Foi assim que nasceu o Regeneralab, um projeto de upcycling que apostou na reinvenção desses materiais “esquecidos”. Ao longo de dois meses, Érico e dois assistentes desenvolveram mais de 30 propostas (cerca de 20 foram executadas) que vão de bancos e estantes a poltronas e mobiliário urbano. Tudo feito a partir de processos de serralheria, marcenaria e termomoldagem – além de muita criatividade e rigor para que cada elemento deixasse de parecer “resíduo” e assumisse uma nova linguagem.

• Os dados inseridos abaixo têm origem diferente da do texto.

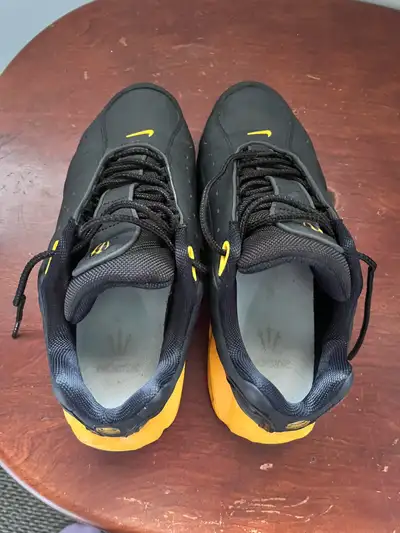 shoes Noca bike, View more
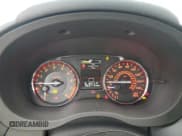 ✅ 2016 Subaru WRX • VIN: JF1VA1B61G9803051 • Lot: 86440685. Wystawiony na Copart z przebiegiem 83 710 mil. Bezpłatny archiwum sprzedaży aukcyjnych z USA i szczegółowy raport historii pojazdu na DreamBid. Zdjęcie 9.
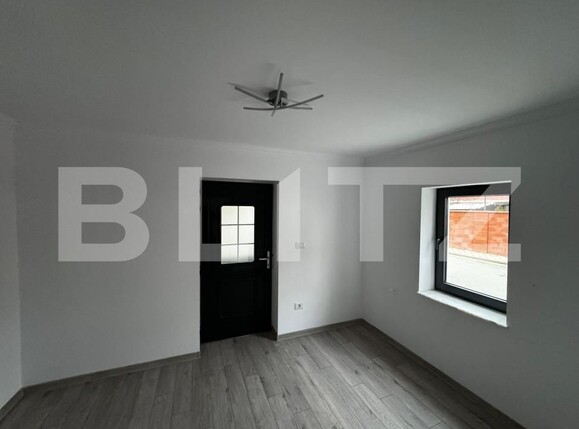 Casa de vânzare 2 camere Sebeș - 162476CV | BLITZ Alba Iulia | Poza8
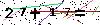 Veiligheids Code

“Trabalhar com resíduo não é um processo fácil, porque a gente tem que transformar e fazer com que ele perca a aparência de resíduo, para que as pessoas não percebam sua origem e ele seja, de fato, um upcycling. Esse era, para mim, o grande desafio”, contou Érico.







Os materiais passaram por desinfecção, ganharam novas camadas de cor, textura e, às vezes, até estofamento. O resultado são peças resistentes, contemporâneas e surpreendentes, expostas recentemente na CASACOR Ceará, na praça Caminho das Águas, do paisagista Bruno Ary.
São produtos que não denunciam sua origem, mas carregam uma história silenciosa sobre infraestrutura e transformação, mostrando que aquilo que foi abandonado ainda pode render futuros inesperados – basta mudar o olhar para o que nos acostumamos a enxergar como “lixo”.